Baseline characteristics were similar between the lanreotide (n = 51) and placebo (n = 26) arms. The mean age was 66.1 years; 54.3% of patients were male and 70.9% of patients were White. The median time since diagnosis was 7.7 months, and more than half of patients had typical carcinoid BP-NETs (59.2%). Patients had a Ki-67 proliferation index of 0 to <3% (22.4%), ≥3% to <10% (39.7%), ≥10% to <20% (19.4%), or ≥20% (9.7%). Nearly 8% of patients received prior chemotherapy.
Additionally, 62.2% of patients had metastatic disease, which was in the lung (31.4%), liver (56.1%), bone (39.1%), or the brain (6.3%). Notably, most patients (92.3%) had a hepatic tumor load of 25% or lower. Patients had a Krenning scale score of 2 (35.9%), 3 (45.9%), or 4 (18.4%).
Further findings showed that the median PFS in the double-blind phase in all patients showed that the median PFS was 16.6 months (95% CI, 11.3-21.9) in the lanreotide arm vs 13.6 months (95% CI, 8.3-NC) for those who were randomized to placebo (HR, 0.90; 95% CI, 0.46-1.88; P = .769).

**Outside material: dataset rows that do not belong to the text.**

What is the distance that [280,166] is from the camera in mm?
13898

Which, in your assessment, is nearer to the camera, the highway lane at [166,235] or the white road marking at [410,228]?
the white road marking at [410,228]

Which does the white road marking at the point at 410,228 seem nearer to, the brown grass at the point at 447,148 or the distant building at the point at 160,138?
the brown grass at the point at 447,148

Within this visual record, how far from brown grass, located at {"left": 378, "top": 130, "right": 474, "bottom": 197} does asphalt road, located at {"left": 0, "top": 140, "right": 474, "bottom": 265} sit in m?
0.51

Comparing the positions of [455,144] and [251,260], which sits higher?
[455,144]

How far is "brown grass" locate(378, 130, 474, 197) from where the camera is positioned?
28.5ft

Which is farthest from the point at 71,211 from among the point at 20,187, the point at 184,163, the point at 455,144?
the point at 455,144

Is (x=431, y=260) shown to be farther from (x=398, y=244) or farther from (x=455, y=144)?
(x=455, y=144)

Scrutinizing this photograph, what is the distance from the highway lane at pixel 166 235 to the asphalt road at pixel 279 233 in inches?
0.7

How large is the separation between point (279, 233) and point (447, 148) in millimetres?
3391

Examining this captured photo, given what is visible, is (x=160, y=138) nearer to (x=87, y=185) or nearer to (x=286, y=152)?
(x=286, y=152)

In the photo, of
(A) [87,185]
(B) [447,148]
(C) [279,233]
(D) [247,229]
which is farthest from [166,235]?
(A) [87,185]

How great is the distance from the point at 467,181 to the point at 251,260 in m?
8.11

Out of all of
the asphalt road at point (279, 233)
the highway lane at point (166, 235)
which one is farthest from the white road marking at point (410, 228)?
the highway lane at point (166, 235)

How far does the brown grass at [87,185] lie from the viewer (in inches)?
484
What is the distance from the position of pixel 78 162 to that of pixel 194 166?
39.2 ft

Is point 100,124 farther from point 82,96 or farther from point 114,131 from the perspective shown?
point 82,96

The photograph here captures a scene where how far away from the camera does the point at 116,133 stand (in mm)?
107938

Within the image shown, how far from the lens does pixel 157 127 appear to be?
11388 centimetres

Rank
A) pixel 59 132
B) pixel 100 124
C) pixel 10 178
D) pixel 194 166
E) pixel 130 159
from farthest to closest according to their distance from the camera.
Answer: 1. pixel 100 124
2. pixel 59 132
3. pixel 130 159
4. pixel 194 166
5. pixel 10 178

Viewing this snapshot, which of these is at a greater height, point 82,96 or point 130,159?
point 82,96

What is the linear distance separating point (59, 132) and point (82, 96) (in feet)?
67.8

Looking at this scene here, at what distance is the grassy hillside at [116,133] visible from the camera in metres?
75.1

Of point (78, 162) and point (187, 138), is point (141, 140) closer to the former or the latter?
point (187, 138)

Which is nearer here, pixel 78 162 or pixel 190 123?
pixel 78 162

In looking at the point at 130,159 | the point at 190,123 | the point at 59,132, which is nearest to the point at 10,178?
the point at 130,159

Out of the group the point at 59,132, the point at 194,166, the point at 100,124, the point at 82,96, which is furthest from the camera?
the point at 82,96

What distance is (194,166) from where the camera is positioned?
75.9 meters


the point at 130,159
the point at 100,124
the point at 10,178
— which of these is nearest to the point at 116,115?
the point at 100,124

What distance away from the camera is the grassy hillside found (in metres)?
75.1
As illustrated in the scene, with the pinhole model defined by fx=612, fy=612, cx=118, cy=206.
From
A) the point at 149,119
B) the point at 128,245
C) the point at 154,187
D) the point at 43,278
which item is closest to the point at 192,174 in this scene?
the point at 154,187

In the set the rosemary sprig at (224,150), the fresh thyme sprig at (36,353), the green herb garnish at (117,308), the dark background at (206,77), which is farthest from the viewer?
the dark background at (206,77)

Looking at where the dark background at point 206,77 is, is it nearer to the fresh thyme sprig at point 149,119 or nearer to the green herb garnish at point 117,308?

For patients with typical carcinoid, the median PFS in the double-blind phase was 21.9 months (95% CI, 13.8-NC) and 13.9 months (95% CI, 13.4-NC) for lanreotide and placebo, respectively. The PFS benefit was smaller in the atypical carcinoid subset at 13.8 months (95% CI, 5.6-16.6) for lanreotide and 11.0 months (95% CI, 2.8-16.9) for placebo.
The ORR in the intent-to-treat population with lanreotide was 14.0% and 0% with placebo, providing a 14.0–point difference (95% CI, –10.97-37.86). Additionally, TTF was 13.3 months (95% CI, 5.6-14.1) with lanreotide and 9.8 months (95% CI, 5.4-13.6) with placebo (HR, 0.86; 95% CI, 0.50-1.50; P = .582).
Regarding safety in the double-blind phase, treatment-related adverse events (TRAEs) occurred in 74.5% and 53.8% of lanreotide- vs placebo-treated patients, respectively. Most treatment-emergent adverse events (TEAEs) were grade 1 (86.3% vs 88.5%, respectively) and 2 (72.5% vs 73.1%).
Two TEAEs led to treatment withdrawal with lanreotide vs 3 with placebo. Serious TEAEs occurred in 19.6% and 26.9% of lanreotide- and placebo-treated patients, respectively; 2 of these on lanreotide and 1 on placebo were considered treatment related.
The most common TEAEs in the double-blind phase were diarrhea (62.7% with lanreotide vs 30.8% with placebo), fatigue (255% vs 38.5%, respectively), asthenia (21.6% vs 19.2%), and abdominal pain (21.6% vs 23.1%).
In the open-label phase, lanreotide was linked with any-grade TEAEs in 65.0% of patients with a 32.5% rate of TREAs. TEAEs were mostly grade 1 (62.5%) and grade 2 (35.0%). There was 1 serious AE, but this was not related to treatment. The most common TEAEs were diarrhea (22.5%), abdominal pain (10.0%), and headache (10.0%).